[EXTRACT start]

The only question is the one you mentioned. Unless some specific machinery is set up within the executive organization enforcement will go by default. As a practical matter, it is left, I suppose, to the heads of the different departments and agencies which means there is no enforcement.

Dr. CROSS. I was going to say that in my statement which I filed but have not read, I venture to suggest that that was an appropriate job for action by the Congress in setting up stated standards for declassification and downgrading and the enforcement of each of them.

Mr. KLAGSBRUNN. I would go one step further and say that one of the reasons for such an office of public information policy as I suggested would be to have a policing agency which, in turn, the Congress and its appropriate committees could watch for enforcing just such administrative steps.

Mr. Moss. Mr. Klagsbrunn, would you care to comment on the recommendation of Dr. Schwartz for the commission or agencies to police the type of information which might be more properly classified as state secrets?

Mr. KLAGSBRUNN. It is a very interesting suggestion that I had not thought of before. My quick reaction to it would be that I would like to leave it as a last resort. It might be necessary ultimately. I would hope that between the executive and the legislative it would not be necessary to set up an umpire in the form of the judiciary. I would rather go to the course that I had referred to a number of times of the executive action under congressional policy policed by congressional watchdogs.

Mr. Moss. You would agree, however, that the Congress would have the authority to establish such a commission?

Mr. KLAGSBRUNN. I do; yes. I would simply hope that if such a suggestion as I make was not workable-I would hope that the suggestion such as I made would be workable, but if not, I would want to entertain seriously a suggestion such as Dr. Schwartz made.

Mr. Moss. Professor Schwartz, would you care to comment on the suggestion? Would you care to comment on the suggestion Dr. Cross, of Dr. Schwartz for the commission dealing with information of a state secret category, and the recommendation of Mr. Klagsbrunn as well, for the establishment of an office of information?

Dr. CROSS. Mr. Chairman, both suggestions are brand new to me. This is the first time I have heard them today. I have an instinctive fear of one more Bureau superimposed upon the evisting bureaus, and perhaps more of a long-range confidence in the wisdom of Congress when it concentrates upon this, but that is not a final answer. It is a large issue, and one which I would like to think over and have permission to put in a leter about it later. It is a big thing.

Mr. Moss. You would think it would be very helpful to us?
Dr. CROSS. Yes, sir.

Mr. Moss. You indicated in your testimony your approval of the actions of Congress in writing the specific statue covering the disclosure of information or the withholding of it.

Do you feel that in most instances the Congress has taken a negative rather than affirmative approach in the language employed in those

statutes? It has placed the emphasis upon withholding unless there is a public interest which would be served.

Would it not be better in most instances to change emphasis?

Dr. CROSS. Yes; of course, I think it would. My whole philosophy is that it would. In saying what I did, I was referring particularly to those series of specific statutes that say "the following information shall be secret," so to speak.

I have listed those, as you know, in my book, and there is a considerable number of them.

[EXTRACT end]

» **EXERCISE DETAILS**:
Reproduce the passage of the hearing testimony that begins at the words "Mr. Moss. Mr." and stops after "such a commission?".

[STORED ROWS start]

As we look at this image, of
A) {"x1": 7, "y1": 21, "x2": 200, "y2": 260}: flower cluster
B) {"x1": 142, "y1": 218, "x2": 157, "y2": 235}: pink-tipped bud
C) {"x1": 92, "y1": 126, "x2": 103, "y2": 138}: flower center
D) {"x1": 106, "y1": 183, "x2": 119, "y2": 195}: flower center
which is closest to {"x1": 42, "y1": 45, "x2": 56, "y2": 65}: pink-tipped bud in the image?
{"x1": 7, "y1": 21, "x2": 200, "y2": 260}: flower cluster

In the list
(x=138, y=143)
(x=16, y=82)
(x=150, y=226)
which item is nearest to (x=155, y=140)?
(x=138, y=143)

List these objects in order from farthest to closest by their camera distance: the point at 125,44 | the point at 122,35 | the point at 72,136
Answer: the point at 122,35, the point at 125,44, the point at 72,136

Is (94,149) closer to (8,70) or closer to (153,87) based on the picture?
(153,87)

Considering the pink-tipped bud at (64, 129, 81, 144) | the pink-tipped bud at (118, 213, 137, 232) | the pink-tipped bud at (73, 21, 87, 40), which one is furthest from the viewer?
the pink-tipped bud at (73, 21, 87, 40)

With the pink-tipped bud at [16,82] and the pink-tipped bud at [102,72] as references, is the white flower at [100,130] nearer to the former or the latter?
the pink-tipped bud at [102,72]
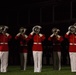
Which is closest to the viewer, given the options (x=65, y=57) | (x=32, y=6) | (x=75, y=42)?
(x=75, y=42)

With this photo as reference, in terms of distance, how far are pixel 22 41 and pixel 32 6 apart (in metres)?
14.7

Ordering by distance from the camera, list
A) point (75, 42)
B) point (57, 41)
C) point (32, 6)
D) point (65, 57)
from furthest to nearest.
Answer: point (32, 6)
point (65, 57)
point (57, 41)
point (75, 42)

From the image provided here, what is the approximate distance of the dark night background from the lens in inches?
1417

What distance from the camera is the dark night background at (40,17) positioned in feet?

[STORED ROWS end]

» **TASK RESULT**:
Mr. Moss. Mr. Klagsbrunn, would you care to comment on the recommendation of Dr. Schwartz for the commission or agencies to police the type of information which might be more properly classified as state secrets?

Mr. KLAGSBRUNN. It is a very interesting suggestion that I had not thought of before. My quick reaction to it would be that I would like to leave it as a last resort. It might be necessary ultimately. I would hope that between the executive and the legislative it would not be necessary to set up an umpire in the form of the judiciary. I would rather go to the course that I had referred to a number of times of the executive action under congressional policy policed by congressional watchdogs.

Mr. Moss. You would agree, however, that the Congress would have the authority to establish such a commission?